Берсенев вспомнил слова Шубина.

- Нет, Елена Николаевна, сказать вам по правде, не было между нами ни одного замечательного человека. Да и где! Было, говорят, время в Московском университете! Только не теперь. Теперь это училище - не университет. Мне было тяжело с моими товарищами, - прибавил он, понизив голос.

- Тяжело?.. - прошептала Елена.

- Впрочем, - продолжал Берсенев, - я должен оговориться. Я знаю одного студента, - правда, он не моего курса, - это действительно замечательный человек.

- Как его зовут? - с живостью спросила Елена.

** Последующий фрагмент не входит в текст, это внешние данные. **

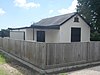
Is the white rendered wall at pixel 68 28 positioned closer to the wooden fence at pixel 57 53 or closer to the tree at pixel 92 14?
the tree at pixel 92 14

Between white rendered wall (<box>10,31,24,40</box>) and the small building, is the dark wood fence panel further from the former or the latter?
white rendered wall (<box>10,31,24,40</box>)

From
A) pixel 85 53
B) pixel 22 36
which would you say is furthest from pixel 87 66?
pixel 22 36

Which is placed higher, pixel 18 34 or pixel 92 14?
pixel 92 14

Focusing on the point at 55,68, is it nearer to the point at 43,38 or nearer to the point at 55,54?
the point at 55,54

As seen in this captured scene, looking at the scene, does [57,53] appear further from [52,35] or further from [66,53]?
[52,35]

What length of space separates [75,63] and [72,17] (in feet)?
30.3

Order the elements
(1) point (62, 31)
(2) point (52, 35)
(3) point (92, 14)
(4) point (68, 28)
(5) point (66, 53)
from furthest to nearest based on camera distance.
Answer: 1. (3) point (92, 14)
2. (2) point (52, 35)
3. (4) point (68, 28)
4. (1) point (62, 31)
5. (5) point (66, 53)

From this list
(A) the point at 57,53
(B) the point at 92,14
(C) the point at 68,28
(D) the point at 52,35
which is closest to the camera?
(A) the point at 57,53

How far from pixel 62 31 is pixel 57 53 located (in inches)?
355

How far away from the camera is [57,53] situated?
930cm

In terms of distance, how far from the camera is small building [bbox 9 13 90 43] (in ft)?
59.3

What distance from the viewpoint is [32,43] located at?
9.99 m

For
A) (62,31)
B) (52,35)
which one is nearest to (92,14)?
(62,31)

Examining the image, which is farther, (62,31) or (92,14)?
(92,14)
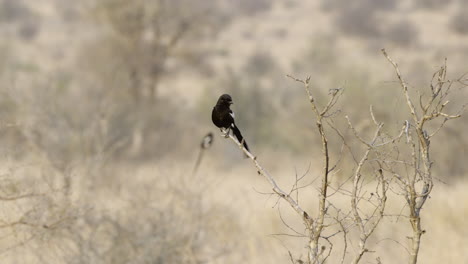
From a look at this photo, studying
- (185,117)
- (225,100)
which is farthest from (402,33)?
(225,100)

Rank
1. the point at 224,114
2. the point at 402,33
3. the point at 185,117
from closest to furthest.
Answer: the point at 224,114
the point at 185,117
the point at 402,33

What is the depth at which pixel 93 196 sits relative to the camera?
7539mm

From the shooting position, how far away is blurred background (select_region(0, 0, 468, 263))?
5.83 metres

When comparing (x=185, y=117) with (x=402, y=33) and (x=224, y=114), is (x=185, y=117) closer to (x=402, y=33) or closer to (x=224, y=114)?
(x=224, y=114)

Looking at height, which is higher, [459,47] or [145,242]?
[459,47]

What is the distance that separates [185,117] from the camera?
63.2ft

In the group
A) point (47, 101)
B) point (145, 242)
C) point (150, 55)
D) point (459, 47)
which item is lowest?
point (145, 242)

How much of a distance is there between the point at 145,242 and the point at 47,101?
4986 millimetres

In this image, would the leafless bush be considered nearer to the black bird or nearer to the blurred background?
the blurred background

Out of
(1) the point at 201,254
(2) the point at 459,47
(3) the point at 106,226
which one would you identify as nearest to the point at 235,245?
(1) the point at 201,254

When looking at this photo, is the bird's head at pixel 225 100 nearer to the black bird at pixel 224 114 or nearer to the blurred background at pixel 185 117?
the black bird at pixel 224 114

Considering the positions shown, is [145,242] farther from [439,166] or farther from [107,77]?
[107,77]

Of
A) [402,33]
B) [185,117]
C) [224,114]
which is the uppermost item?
[402,33]

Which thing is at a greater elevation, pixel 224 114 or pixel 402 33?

- Инсаров, Дмитрий Никанорович. Он болгар.

- Не русский?

- Нет, не русский.

- Зачем же он живет в Москве?

- Он приехал сюда учиться. И знаете ли, с какою целью он учится? У него одна мысль: освобождение его родины. И судьба его необыкновенная. Отец его был довольно зажиточный купец, родом из Тырнова. Тырнов теперь небольшой городок, а в старину это была столица Болгарии, когда еще Болгария была независимым королевством. Торговал он в Софии, имел сношения c Россией; сестра его, родная тетка Инсарова, до сих пор живет в Киеве, замужем за старшим учителей истории в тамошней гимназии. В тысяча восемьсот тридцать пятом году, стало быть восемнадцать лет тому назад, совершилось ужасное злодеяние: мать Инсарова вдруг пропала без вести; через неделю ее нашли зарезанною. - Елена содрогнулась. Берсенев остановился.

- Продолжайте, продолжайте, - проговорила она.

- Ходили слухи, что ее похитил и убил турецкий ага; ее муж, отец Инсарова, дознался правды, хотел отметить, но он только ранил кинжалом агу... Его расстреляли.

- Расстреляли? без суда?

- Да. Инсарову в то время пошел восьмой год. Он остался на руках у

соседей. Сестра узнала об участи братниного семейства и пожелала иметь племянника у себя. Его доставили в Одессу, а оттуда в Киев. В Киеве он прожил целых двенадцать лет. Оттого он так хорошо говорит по-русски.

- Он говорит по-русски?

- Как мы с вами. Когда ему минуло двадцать лет (это было в начале сорок восьмого года), он пожелал вернуться на родину. Был в Софии и Тырнове, всю Болгарию исходил вдоль и поперек, провел в ней два года, выучился опять родному языку. Турецкое правительство преследовало его, и он, вероятно, в эти два года подвергался большим опасностям; я раз увидел у него на шее широкий рубец, должно быть, след раны; но он об этом говорить не любит. Он тоже в своем роде молчальник. Я пытался его расспрашивать - не тут-то было. Отвечает общими фразами. Он ужасно упрям. В пятидесятом году он опять приехал в Россию, в Москву, с намерением образоваться вполне, сблизиться с русскими, а потом, когда он выйдет из университета...

- Что же тогда? - перебила Елена.

- А что бог даст. Мудрено вперед загадывать.

Елена долго не спускала глаз с Берсенева.

- Вы очень заинтересовали меня своим рассказом, - промолвила она. - Каков он из себя, этот ваш, как вы его назвали... Инсаров?

- Как вам сказать? по-моему, недурен. Да вот вы сами его увидите.

- Как так?

- Я его приведу сюда, к вам. Он послезавтра переезжает в нашу деревеньку и будет жить со мной на одной квартире.

- Неужели? Да захочет ли он прийти к вам?

- Еще бы! Он очень будет рад.

- Он не горд?

- Он? Нимало. То есть, если хотите, он горд, только не в том смысле, как вы понимаете. Денег он, например, взаймы ни от кого не возьмет.